▸ Exercise objective
Filter by the string "reference": return the lines of the material that contain it.

▸ Material to process
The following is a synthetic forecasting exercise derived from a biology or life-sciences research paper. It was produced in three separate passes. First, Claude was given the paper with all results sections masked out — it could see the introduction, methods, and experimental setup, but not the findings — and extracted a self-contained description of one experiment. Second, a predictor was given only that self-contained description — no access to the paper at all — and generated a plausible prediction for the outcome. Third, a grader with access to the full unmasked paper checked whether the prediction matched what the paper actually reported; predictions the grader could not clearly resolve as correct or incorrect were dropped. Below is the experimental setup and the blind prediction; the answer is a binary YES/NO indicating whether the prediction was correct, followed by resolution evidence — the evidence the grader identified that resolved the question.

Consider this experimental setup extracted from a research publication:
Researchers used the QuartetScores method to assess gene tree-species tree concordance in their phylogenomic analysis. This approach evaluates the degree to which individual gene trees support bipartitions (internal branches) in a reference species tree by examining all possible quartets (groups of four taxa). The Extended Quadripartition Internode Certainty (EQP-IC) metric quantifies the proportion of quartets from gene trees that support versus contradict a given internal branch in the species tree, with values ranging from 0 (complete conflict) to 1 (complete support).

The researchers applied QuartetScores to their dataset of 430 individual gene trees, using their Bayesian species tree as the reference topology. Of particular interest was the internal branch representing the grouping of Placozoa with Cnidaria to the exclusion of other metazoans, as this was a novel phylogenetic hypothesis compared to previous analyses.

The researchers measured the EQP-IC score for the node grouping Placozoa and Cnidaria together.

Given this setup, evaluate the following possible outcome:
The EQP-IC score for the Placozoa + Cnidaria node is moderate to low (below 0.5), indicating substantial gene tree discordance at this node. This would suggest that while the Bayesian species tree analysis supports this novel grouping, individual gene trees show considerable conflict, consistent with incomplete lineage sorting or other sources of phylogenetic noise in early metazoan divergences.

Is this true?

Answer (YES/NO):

...

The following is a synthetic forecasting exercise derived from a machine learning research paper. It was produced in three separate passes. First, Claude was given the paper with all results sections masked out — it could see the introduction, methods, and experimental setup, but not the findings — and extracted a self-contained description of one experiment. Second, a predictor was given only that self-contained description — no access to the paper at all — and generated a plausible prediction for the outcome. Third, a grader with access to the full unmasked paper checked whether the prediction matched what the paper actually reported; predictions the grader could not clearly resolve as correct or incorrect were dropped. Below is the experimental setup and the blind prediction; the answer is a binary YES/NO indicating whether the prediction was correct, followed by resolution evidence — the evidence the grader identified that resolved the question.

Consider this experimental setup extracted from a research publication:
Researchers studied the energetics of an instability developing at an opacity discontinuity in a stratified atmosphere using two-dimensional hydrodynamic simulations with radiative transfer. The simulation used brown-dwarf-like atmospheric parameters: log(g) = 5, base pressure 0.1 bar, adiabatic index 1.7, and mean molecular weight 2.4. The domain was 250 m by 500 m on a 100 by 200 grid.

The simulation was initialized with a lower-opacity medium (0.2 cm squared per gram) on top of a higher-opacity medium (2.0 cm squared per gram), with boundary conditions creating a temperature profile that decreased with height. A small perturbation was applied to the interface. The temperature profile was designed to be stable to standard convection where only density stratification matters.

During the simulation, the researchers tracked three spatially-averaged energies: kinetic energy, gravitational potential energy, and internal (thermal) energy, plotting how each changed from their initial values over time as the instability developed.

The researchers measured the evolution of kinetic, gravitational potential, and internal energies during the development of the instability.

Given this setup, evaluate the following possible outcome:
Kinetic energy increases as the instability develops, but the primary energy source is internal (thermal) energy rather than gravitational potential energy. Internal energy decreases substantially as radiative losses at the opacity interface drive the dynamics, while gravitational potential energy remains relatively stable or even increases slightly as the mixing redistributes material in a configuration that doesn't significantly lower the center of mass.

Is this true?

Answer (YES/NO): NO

▸ Written response
Researchers used the QuartetScores method to assess gene tree-species tree concordance in their phylogenomic analysis. This approach evaluates the degree to which individual gene trees support bipartitions (internal branches) in a reference species tree by examining all possible quartets (groups of four taxa). The Extended Quadripartition Internode Certainty (EQP-IC) metric quantifies the proportion of quartets from gene trees that support versus contradict a given internal branch in the species tree, with values ranging from 0 (complete conflict) to 1 (complete support).
The researchers applied QuartetScores to their dataset of 430 individual gene trees, using their Bayesian species tree as the reference topology. Of particular interest was the internal branch representing the grouping of Placozoa with Cnidaria to the exclusion of other metazoans, as this was a novel phylogenetic hypothesis compared to previous analyses.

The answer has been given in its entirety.